Instruction: Rewrite the listing below with every "farthest" changed to "most distant" and nothing else altered. Leave out the pictures.

Collection entries:
= = =

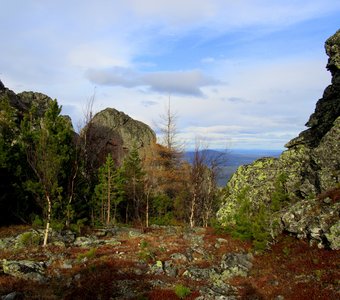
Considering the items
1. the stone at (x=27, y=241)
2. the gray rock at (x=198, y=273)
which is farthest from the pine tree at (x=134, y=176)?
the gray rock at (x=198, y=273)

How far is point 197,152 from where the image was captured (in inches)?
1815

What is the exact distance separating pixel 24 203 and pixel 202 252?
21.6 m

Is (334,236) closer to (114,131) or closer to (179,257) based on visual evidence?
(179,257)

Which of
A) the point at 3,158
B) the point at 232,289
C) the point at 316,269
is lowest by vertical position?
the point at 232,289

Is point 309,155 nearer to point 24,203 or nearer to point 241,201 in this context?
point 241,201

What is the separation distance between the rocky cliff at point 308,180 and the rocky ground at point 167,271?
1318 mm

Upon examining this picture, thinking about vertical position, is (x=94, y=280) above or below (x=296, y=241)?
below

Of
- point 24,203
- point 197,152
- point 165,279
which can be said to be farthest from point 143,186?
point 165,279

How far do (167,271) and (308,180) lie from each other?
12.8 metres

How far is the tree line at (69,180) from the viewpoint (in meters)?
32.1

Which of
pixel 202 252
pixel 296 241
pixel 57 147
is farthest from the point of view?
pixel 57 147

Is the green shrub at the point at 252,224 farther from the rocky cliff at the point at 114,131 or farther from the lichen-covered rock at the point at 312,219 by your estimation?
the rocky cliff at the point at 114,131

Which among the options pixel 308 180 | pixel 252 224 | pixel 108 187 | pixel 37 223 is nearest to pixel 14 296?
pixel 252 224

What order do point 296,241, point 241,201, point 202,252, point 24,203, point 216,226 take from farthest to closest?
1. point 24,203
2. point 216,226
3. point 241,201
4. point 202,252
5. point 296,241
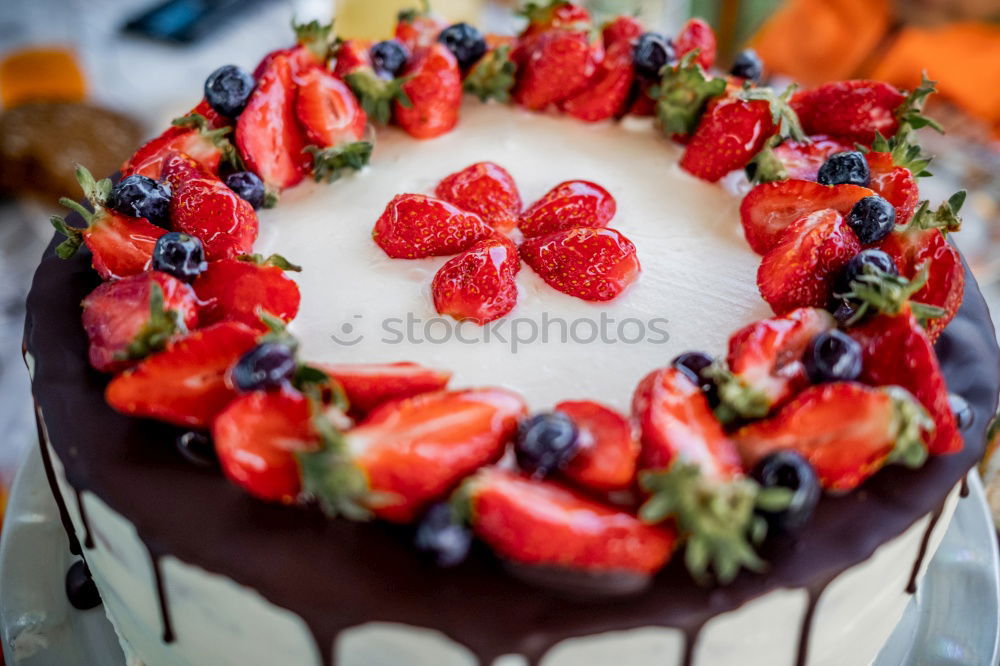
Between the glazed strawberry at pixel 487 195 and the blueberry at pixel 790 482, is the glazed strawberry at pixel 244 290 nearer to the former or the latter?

= = =

Result:
Considering the items
1. the stone at (x=27, y=241)
2. the gray rock at (x=198, y=273)
which is most distant from the pine tree at (x=134, y=176)?
the gray rock at (x=198, y=273)

How far is point 197,152 from where the image was captured (in inches)?
1815

What is the exact distance separating pixel 24 203 and pixel 202 252?
21.6 m

Is (334,236) closer to (114,131) or closer to (179,257) based on visual evidence?
(179,257)

Which of
A) the point at 3,158
B) the point at 232,289
C) the point at 316,269
is lowest by vertical position?
the point at 232,289

Is point 309,155 nearer to point 24,203 or nearer to point 241,201 in this context?
point 241,201

What is the separation distance between the rocky cliff at point 308,180 and the rocky ground at point 167,271?
1318 mm

Upon examining this picture, thinking about vertical position, is (x=94, y=280) above or below (x=296, y=241)?
below

Of
- point 24,203
- point 197,152
- point 165,279
which can be said to be most distant from point 143,186?
point 165,279

How far do (167,271) and (308,180) lie from each other?
12.8 metres

How far is the tree line at (69,180) from the viewpoint (in meters)?
32.1

Which of
pixel 202 252
pixel 296 241
pixel 57 147
is most distant from the point of view?
pixel 57 147

Is the green shrub at the point at 252,224 farther from the rocky cliff at the point at 114,131 or farther from the lichen-covered rock at the point at 312,219 by your estimation?
the rocky cliff at the point at 114,131

Which among the options pixel 308 180 | pixel 252 224 | pixel 108 187 | pixel 37 223 is nearest to pixel 14 296?
pixel 252 224

What order do point 296,241, point 241,201, point 202,252, point 24,203, point 216,226 take from most distant to closest?
1. point 24,203
2. point 216,226
3. point 241,201
4. point 202,252
5. point 296,241
Between the glazed strawberry at pixel 487 195 and the blueberry at pixel 790 482, is the glazed strawberry at pixel 244 290 nearer to the former or the latter?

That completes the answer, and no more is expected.